(INFORMATION GIVEN)

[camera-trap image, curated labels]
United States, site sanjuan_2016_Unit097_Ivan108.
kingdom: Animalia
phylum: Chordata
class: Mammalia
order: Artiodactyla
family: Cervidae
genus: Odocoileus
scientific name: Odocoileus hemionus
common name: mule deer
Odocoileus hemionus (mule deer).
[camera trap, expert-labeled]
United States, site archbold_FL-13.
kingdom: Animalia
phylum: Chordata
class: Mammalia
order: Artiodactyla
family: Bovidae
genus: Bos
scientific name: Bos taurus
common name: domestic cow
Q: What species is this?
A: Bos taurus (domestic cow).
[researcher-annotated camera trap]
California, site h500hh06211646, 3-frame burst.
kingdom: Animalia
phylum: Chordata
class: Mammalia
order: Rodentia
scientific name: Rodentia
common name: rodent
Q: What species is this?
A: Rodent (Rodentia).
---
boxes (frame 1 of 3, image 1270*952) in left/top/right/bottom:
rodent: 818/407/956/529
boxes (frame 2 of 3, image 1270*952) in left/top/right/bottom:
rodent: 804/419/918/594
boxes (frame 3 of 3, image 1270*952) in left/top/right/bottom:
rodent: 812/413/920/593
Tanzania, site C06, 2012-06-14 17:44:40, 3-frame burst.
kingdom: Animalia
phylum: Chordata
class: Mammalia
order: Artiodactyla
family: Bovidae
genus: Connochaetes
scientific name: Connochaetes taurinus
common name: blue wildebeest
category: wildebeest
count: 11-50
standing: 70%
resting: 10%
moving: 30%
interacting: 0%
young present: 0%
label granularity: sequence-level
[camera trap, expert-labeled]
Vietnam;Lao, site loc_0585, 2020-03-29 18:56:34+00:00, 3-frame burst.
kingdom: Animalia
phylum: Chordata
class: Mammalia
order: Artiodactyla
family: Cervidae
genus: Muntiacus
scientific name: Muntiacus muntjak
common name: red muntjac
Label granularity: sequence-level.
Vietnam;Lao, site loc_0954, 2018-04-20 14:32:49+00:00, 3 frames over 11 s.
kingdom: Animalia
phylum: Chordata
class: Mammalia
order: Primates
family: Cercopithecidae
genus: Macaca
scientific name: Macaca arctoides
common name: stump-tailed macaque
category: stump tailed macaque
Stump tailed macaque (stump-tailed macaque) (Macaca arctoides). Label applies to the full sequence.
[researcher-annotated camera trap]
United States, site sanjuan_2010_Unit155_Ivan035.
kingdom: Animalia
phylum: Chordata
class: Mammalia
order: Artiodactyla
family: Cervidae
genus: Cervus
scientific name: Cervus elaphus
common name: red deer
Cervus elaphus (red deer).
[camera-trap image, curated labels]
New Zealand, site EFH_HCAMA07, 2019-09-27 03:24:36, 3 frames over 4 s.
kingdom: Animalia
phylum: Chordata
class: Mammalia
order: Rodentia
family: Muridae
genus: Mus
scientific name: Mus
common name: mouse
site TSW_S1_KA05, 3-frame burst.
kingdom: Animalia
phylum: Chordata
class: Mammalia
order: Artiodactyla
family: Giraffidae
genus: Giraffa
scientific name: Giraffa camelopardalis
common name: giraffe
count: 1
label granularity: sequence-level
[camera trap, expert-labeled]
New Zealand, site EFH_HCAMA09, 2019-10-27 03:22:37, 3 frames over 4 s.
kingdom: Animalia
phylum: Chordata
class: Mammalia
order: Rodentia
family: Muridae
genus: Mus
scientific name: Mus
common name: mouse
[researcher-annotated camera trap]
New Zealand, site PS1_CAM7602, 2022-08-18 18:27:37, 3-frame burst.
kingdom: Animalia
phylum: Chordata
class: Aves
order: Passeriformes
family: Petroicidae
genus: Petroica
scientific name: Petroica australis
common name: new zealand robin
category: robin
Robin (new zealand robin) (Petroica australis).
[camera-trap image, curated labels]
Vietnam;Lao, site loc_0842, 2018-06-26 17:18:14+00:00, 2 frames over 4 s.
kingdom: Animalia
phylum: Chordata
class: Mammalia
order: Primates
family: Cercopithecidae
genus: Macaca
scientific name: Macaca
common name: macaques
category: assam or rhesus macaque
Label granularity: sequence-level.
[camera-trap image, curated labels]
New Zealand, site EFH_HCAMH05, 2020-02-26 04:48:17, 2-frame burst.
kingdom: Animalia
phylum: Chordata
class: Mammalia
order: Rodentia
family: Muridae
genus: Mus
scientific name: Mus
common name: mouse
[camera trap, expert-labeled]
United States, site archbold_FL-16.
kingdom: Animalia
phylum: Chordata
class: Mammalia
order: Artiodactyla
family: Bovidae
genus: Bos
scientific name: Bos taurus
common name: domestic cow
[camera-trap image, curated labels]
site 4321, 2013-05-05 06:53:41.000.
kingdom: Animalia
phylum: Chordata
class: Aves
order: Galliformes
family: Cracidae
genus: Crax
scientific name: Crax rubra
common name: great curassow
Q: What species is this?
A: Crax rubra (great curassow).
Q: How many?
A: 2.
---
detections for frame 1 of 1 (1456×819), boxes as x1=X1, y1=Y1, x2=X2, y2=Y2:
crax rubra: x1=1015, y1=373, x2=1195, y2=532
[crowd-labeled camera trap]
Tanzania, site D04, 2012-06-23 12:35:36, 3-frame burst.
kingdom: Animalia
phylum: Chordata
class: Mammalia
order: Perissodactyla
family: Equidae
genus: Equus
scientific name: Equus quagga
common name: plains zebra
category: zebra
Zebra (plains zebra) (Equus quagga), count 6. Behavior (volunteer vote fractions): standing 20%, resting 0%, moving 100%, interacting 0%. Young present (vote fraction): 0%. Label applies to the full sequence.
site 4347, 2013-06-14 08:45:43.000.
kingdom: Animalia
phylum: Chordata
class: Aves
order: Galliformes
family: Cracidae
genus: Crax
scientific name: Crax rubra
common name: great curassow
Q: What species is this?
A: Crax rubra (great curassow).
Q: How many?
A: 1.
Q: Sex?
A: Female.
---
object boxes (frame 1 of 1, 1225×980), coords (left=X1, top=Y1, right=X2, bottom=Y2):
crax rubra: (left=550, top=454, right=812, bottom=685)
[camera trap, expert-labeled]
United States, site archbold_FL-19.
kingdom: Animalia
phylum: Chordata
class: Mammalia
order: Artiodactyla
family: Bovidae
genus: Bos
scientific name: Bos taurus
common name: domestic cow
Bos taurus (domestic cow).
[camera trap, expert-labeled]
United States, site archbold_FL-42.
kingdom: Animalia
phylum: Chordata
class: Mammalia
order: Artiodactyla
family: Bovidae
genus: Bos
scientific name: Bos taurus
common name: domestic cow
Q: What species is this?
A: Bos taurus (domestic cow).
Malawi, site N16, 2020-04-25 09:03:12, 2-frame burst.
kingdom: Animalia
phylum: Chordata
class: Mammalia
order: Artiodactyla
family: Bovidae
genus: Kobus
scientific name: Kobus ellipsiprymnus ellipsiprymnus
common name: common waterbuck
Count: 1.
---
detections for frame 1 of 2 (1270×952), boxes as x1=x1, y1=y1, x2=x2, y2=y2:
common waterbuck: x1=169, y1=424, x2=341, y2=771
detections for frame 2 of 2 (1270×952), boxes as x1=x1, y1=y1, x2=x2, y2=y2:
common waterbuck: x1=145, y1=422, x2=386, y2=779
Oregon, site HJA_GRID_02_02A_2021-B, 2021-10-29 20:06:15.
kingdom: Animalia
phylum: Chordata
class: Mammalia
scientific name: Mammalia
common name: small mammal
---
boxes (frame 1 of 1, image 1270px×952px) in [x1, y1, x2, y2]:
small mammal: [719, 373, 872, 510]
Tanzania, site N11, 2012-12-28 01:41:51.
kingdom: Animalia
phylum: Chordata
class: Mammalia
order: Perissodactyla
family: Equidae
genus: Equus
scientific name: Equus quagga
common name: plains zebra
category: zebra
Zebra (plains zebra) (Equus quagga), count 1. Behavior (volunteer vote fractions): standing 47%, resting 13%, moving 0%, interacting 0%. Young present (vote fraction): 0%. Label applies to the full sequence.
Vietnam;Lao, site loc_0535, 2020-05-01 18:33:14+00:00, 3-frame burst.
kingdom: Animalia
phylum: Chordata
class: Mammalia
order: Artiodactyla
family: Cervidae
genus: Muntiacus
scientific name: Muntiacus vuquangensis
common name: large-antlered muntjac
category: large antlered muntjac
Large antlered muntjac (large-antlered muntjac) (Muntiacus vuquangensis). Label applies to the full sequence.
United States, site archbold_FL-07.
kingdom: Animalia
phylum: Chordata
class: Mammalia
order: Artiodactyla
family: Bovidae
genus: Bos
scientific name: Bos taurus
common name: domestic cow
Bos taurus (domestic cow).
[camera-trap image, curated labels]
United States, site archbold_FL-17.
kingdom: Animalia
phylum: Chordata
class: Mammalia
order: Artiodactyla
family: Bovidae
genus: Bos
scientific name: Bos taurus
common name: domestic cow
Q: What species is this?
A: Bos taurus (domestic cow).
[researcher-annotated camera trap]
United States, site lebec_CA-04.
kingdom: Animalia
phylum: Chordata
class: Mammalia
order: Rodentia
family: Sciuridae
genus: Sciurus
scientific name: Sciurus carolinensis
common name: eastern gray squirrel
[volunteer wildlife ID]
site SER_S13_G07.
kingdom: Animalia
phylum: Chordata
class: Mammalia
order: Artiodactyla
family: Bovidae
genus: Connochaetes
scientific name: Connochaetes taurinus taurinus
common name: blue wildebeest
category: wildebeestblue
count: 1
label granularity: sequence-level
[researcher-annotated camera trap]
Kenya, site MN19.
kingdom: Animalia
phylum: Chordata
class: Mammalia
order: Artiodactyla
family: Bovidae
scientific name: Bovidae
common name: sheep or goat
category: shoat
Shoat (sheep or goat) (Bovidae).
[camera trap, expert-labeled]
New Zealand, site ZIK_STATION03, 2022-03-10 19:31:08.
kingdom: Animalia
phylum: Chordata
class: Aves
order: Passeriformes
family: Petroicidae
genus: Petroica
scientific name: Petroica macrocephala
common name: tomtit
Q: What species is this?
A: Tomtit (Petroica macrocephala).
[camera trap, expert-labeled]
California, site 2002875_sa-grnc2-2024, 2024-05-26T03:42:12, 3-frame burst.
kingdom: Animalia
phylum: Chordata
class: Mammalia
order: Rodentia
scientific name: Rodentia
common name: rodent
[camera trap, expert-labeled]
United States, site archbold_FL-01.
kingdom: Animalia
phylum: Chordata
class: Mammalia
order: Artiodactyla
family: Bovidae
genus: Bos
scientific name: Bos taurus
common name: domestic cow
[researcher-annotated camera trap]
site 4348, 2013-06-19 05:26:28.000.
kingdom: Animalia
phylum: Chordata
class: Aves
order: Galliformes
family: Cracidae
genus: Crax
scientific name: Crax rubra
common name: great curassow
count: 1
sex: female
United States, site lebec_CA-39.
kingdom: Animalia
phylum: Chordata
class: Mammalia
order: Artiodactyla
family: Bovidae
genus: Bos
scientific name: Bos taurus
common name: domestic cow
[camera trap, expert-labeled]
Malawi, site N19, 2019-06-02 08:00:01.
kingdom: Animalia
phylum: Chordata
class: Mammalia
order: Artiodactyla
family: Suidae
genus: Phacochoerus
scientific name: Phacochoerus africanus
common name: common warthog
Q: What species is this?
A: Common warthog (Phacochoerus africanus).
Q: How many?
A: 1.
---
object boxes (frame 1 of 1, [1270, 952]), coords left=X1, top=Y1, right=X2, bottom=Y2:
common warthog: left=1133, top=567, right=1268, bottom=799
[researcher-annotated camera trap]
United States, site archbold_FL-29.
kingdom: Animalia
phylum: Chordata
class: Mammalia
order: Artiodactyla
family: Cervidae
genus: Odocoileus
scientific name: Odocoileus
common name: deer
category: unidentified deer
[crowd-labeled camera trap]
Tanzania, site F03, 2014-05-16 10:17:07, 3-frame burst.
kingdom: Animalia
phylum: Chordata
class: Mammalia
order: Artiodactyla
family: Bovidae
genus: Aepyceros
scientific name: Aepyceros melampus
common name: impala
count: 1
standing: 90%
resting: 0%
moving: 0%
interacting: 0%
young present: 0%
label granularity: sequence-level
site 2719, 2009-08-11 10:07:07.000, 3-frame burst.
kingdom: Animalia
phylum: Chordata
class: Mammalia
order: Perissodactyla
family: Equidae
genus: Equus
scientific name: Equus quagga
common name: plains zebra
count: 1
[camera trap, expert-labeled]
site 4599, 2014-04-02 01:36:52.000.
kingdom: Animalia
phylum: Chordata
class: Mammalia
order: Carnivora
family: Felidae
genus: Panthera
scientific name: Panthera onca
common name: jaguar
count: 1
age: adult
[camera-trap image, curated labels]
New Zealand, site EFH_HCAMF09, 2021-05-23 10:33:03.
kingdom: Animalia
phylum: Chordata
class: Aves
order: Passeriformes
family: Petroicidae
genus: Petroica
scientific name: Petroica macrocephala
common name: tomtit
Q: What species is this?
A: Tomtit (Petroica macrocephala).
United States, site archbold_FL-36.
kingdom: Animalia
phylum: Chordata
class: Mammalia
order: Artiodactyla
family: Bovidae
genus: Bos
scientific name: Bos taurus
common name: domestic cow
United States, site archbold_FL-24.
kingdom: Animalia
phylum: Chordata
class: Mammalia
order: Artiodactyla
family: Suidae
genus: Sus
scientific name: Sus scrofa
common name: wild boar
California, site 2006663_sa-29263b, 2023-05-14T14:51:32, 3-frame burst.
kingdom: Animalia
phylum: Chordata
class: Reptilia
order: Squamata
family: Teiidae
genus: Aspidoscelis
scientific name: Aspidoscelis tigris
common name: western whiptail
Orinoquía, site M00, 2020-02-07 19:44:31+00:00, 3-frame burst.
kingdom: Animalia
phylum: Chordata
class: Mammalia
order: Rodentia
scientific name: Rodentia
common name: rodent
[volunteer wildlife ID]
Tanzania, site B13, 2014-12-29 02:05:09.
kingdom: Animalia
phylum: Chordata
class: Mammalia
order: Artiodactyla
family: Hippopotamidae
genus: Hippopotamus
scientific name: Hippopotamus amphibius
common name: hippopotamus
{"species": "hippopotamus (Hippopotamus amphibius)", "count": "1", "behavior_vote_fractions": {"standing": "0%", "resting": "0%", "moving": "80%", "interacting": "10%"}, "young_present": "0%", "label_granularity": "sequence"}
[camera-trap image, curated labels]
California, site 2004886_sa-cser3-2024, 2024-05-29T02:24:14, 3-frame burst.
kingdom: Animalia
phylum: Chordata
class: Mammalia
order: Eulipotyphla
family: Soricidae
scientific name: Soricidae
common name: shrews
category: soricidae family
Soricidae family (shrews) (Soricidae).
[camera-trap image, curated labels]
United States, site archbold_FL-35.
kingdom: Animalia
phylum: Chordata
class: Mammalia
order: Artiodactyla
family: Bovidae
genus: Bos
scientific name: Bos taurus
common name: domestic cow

(End INFORMATION GIVEN)

The line with "common name: stump-tailed macaque" marks the end; reproduce exactly every line from the start of the entries up to it, that line included.

[camera-trap image, curated labels]
United States, site sanjuan_2016_Unit097_Ivan108.
kingdom: Animalia
phylum: Chordata
class: Mammalia
order: Artiodactyla
family: Cervidae
genus: Odocoileus
scientific name: Odocoileus hemionus
common name: mule deer
Odocoileus hemionus (mule deer).
[camera trap, expert-labeled]
United States, site archbold_FL-13.
kingdom: Animalia
phylum: Chordata
class: Mammalia
order: Artiodactyla
family: Bovidae
genus: Bos
scientific name: Bos taurus
common name: domestic cow
Q: What species is this?
A: Bos taurus (domestic cow).
[researcher-annotated camera trap]
California, site h500hh06211646, 3-frame burst.
kingdom: Animalia
phylum: Chordata
class: Mammalia
order: Rodentia
scientific name: Rodentia
common name: rodent
Q: What species is this?
A: Rodent (Rodentia).
---
boxes (frame 1 of 3, image 1270*952) in left/top/right/bottom:
rodent: 818/407/956/529
boxes (frame 2 of 3, image 1270*952) in left/top/right/bottom:
rodent: 804/419/918/594
boxes (frame 3 of 3, image 1270*952) in left/top/right/bottom:
rodent: 812/413/920/593
Tanzania, site C06, 2012-06-14 17:44:40, 3-frame burst.
kingdom: Animalia
phylum: Chordata
class: Mammalia
order: Artiodactyla
family: Bovidae
genus: Connochaetes
scientific name: Connochaetes taurinus
common name: blue wildebeest
category: wildebeest
count: 11-50
standing: 70%
resting: 10%
moving: 30%
interacting: 0%
young present: 0%
label granularity: sequence-level
[camera trap, expert-labeled]
Vietnam;Lao, site loc_0585, 2020-03-29 18:56:34+00:00, 3-frame burst.
kingdom: Animalia
phylum: Chordata
class: Mammalia
order: Artiodactyla
family: Cervidae
genus: Muntiacus
scientific name: Muntiacus muntjak
common name: red muntjac
Label granularity: sequence-level.
Vietnam;Lao, site loc_0954, 2018-04-20 14:32:49+00:00, 3 frames over 11 s.
kingdom: Animalia
phylum: Chordata
class: Mammalia
order: Primates
family: Cercopithecidae
genus: Macaca
scientific name: Macaca arctoides
common name: stump-tailed macaque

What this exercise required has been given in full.